Optimal Queens | Dr Dobb's

Positioning queens on a chess board is one of the classic problems in mathematics and computer science. This long-standing problem goes back even before Carl Gauss (1777-1855), and is based on the chessboard. It is the problem of finding all of the ways to position eight queens on the chessboard so that none of them is under attack by any other. Remember, the queen can move horizontally, vertically, and in the two diagonal directions; for convenience I'll call the direction down and to the right (and its reverse) the diagonal direction, then call the direction up and to the right the antidiagonal direction.

You could approach this problem by looking at all possible ways of placing eight queens in the 64 available cells—and there are 64!/56! ways to do that (the permutations of 64 things taken eight at a time), but you don't have to look at all 1.78E+14 permutations. (If you could figure out a way of just generating the combinations of 64 things taken eight at a time, the number goes down to 4.43E+09.) You can use some natural intelligence because you know that the queens can attack horizontally. That means that you can only have one queen to a row. Because there are eight positions on each of the eight rows, the total candidate configurations is reduced to 88—1.68E+07—a nasty number but not nearly as nasty as the earlier one.

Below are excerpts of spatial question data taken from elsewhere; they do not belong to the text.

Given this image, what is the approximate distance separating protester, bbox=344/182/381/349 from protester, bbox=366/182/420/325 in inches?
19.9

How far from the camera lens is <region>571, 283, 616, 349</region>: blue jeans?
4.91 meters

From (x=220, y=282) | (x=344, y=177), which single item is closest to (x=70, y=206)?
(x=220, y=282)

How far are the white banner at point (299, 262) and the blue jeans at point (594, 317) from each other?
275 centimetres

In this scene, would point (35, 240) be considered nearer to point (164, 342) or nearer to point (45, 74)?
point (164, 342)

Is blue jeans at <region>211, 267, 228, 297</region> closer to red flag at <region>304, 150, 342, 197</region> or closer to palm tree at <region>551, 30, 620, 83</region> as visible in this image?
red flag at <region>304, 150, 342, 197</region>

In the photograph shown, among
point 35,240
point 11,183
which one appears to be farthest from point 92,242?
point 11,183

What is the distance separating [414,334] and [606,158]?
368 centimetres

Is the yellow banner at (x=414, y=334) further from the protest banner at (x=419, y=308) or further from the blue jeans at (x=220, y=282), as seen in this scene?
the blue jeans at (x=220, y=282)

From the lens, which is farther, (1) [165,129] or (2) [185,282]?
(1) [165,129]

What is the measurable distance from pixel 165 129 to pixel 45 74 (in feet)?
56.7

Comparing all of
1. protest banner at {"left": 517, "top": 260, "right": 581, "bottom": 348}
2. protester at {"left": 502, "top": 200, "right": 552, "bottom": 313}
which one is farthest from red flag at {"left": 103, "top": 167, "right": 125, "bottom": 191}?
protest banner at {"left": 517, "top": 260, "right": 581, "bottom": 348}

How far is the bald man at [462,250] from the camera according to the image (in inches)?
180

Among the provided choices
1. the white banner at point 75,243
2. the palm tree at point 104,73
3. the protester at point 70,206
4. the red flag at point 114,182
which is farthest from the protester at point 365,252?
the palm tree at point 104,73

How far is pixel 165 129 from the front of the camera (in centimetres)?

You can, however, toss out massive numbers of these.

As a programming exercise, this is a classical problem solved by backtracking. You start by positioning a queen in the top row of the board. As she sits in her cell, you move to the next row and try positioning a queen there. If you find that a queen above is attacking the queen below, you don't have to proceed any farther: All board configurations that include this start will be illegal. So you simply position that queen on the next available cell. You back up to the earlier row when you have finished positioning a queen on all available cells of the current row and try the next cell in that row for its queen.

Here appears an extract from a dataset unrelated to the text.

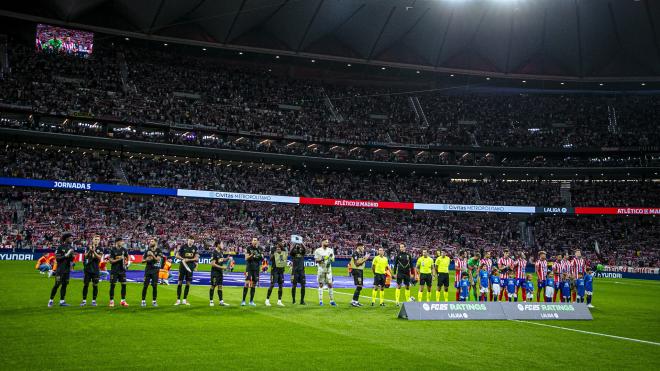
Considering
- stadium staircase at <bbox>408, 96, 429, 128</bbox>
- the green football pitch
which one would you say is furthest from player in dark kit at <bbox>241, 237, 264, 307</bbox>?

Eight queens is a bit challenging to start with, so you can rephrase this as the N Queens problem: Positioning N queens on a grid made up of N rows of N squares to the row. We know that there is no solution for the two-queens problem. Necessarily, each queen is attacking the other either vertically or diagonally. If you play around with paper and pencil, you'll see that there is no possible solution for the three-queens problem either—there is necessarily a diagonal attack. So the four-queens problem is the first one that has a solution. For pseudocode purposes I'm going to use the C and Java conventions of numbering rows from zero on up. This means that when you hit N, you've already positioned N queens.